TEXTE FOURNI>
===============

Alors, l’appelante a-t-elle perdu son emploi en raison d’une inconduite?

[37] L’appelante ne peut recevoir des prestations régulières si elle est congédiée pour une inconduite qu’elle a commise. Lorsqu’un employé ne respecte pas les règles de son employeur, il peut présumer qu’il sera congédié.

[38] Comme mentionné, je n’ai pas à déterminer si le congédiement était une sanction appropriée, je précise cependant que la possibilité d’obtenir des prestations s’évalue de la même manière pour une période de suspension ou suite à un congédiement. En l’espèce, je dois déterminer si l’appelant a posé les gestes que l’employeur lui reproche et si ces gestes constituent une inconduite au sens de la Loi sur l’assurance-emploi.

[39] Selon mes conclusions précédentes, je suis d’avis que l’appelante a perdu son emploi en raison d’une inconduite. L’appelante a posé les gestes reprochés par l’employeur et le fait d’avoir refusé de se conformer à la directive de vaccination obligatoire de l’employeur constitue une inconduite au sens de la Loi.

Conclusion

[40] La Commission a prouvé que l’appelante a perdu son emploi en raison d’une inconduite. C’est pourquoi elle est exclue du bénéfice des prestations d’assurance-emploi.

[41] Par conséquent, l’appel est rejeté.

===============

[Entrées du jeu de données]
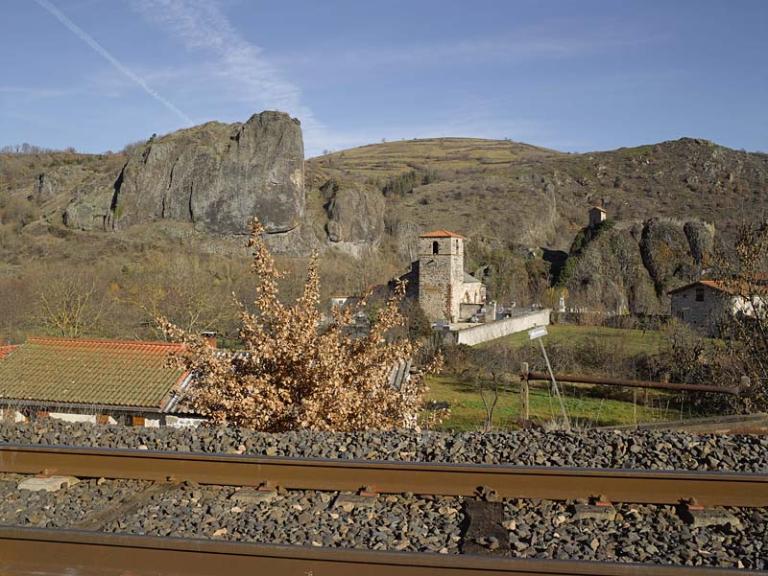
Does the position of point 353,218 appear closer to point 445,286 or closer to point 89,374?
point 445,286

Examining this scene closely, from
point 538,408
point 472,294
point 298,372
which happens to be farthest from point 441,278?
point 298,372

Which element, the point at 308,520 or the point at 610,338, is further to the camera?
the point at 610,338

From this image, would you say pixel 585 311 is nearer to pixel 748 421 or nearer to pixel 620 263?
pixel 620 263


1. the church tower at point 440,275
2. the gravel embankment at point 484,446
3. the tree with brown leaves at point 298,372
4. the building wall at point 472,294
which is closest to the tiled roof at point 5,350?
the tree with brown leaves at point 298,372

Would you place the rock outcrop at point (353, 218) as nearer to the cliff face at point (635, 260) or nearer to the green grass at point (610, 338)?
the cliff face at point (635, 260)

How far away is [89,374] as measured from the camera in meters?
16.2

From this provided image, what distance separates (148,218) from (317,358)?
222 ft

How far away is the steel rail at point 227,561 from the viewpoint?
3.06 meters

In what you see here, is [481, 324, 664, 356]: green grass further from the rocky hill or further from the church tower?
the rocky hill

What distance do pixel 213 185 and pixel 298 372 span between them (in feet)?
216

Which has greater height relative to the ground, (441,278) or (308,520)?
(441,278)

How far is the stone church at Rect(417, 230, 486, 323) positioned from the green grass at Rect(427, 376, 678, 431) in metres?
22.5

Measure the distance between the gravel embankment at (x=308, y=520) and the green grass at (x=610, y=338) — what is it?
22.9 meters

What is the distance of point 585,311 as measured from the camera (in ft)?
157
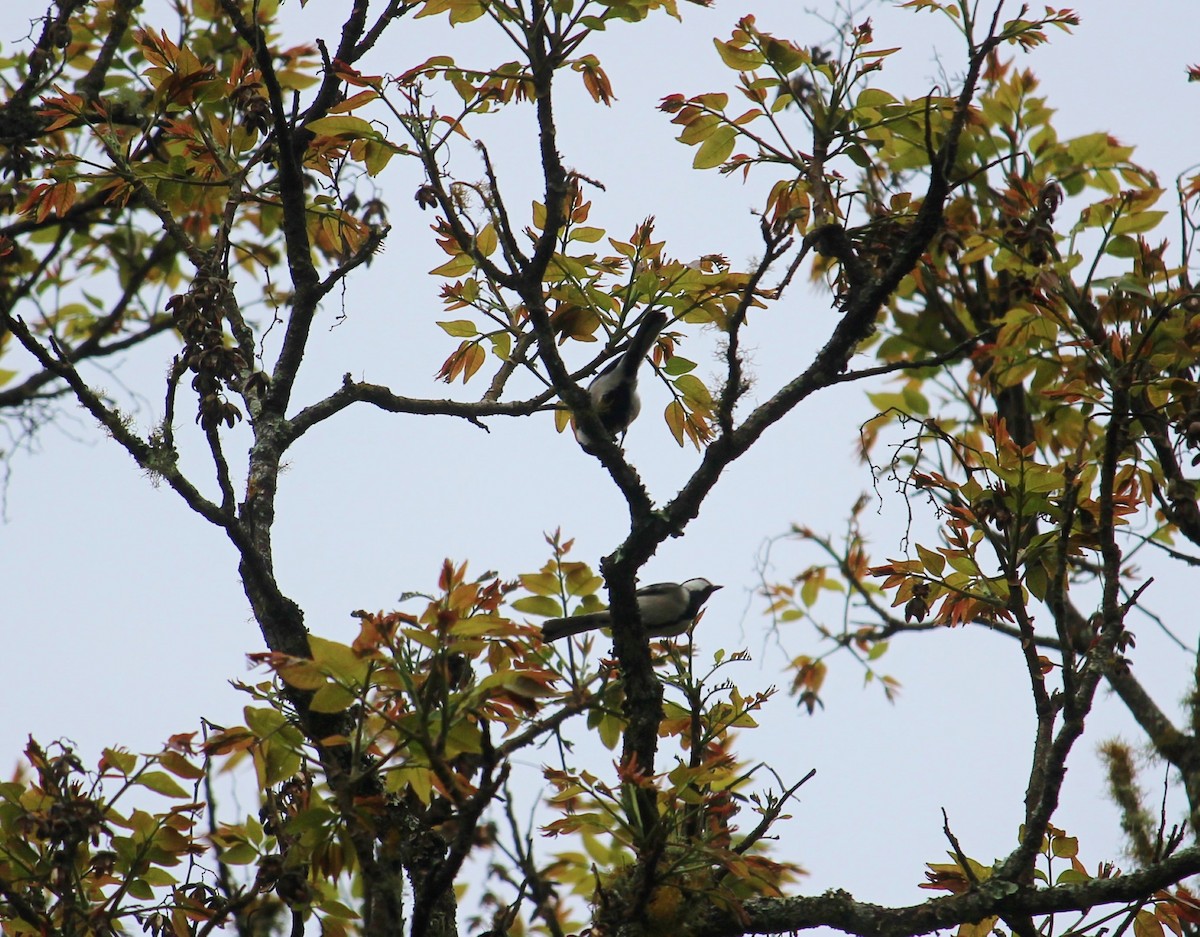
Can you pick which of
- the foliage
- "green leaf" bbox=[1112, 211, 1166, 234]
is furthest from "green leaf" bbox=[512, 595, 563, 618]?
"green leaf" bbox=[1112, 211, 1166, 234]

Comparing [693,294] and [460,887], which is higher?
[693,294]

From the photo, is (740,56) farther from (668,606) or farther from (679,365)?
(668,606)

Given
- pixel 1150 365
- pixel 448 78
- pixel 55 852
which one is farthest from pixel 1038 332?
pixel 55 852

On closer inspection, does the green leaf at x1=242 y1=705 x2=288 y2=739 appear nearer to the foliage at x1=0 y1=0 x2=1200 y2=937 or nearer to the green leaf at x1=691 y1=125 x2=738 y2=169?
the foliage at x1=0 y1=0 x2=1200 y2=937

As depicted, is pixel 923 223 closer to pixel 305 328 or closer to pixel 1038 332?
pixel 1038 332

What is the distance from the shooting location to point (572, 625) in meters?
3.50

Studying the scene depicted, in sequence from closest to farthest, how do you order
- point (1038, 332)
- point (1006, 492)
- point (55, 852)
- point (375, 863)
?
point (375, 863) → point (55, 852) → point (1006, 492) → point (1038, 332)

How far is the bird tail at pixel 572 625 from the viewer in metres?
3.39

===============

VOS TÂCHES>
[1] Reproduisez tel quel le passage du texte fourni qui va de « [39] Selon mes » à « des prestations d’assurance-emploi. ».
[2] Selon le texte fourni, quel comportement de l'appelante constitue une inconduite au sens de la Loi?

RÉPONSES AUX TÂCHES>
[1]
[39] Selon mes conclusions précédentes, je suis d’avis que l’appelante a perdu son emploi en raison d’une inconduite. L’appelante a posé les gestes reprochés par l’employeur et le fait d’avoir refusé de se conformer à la directive de vaccination obligatoire de l’employeur constitue une inconduite au sens de la Loi.

Conclusion

[40] La Commission a prouvé que l’appelante a perdu son emploi en raison d’une inconduite. C’est pourquoi elle est exclue du bénéfice des prestations d’assurance-emploi.

[2] Son refus de se conformer à la directive de vaccination obligatoire de l'employeur.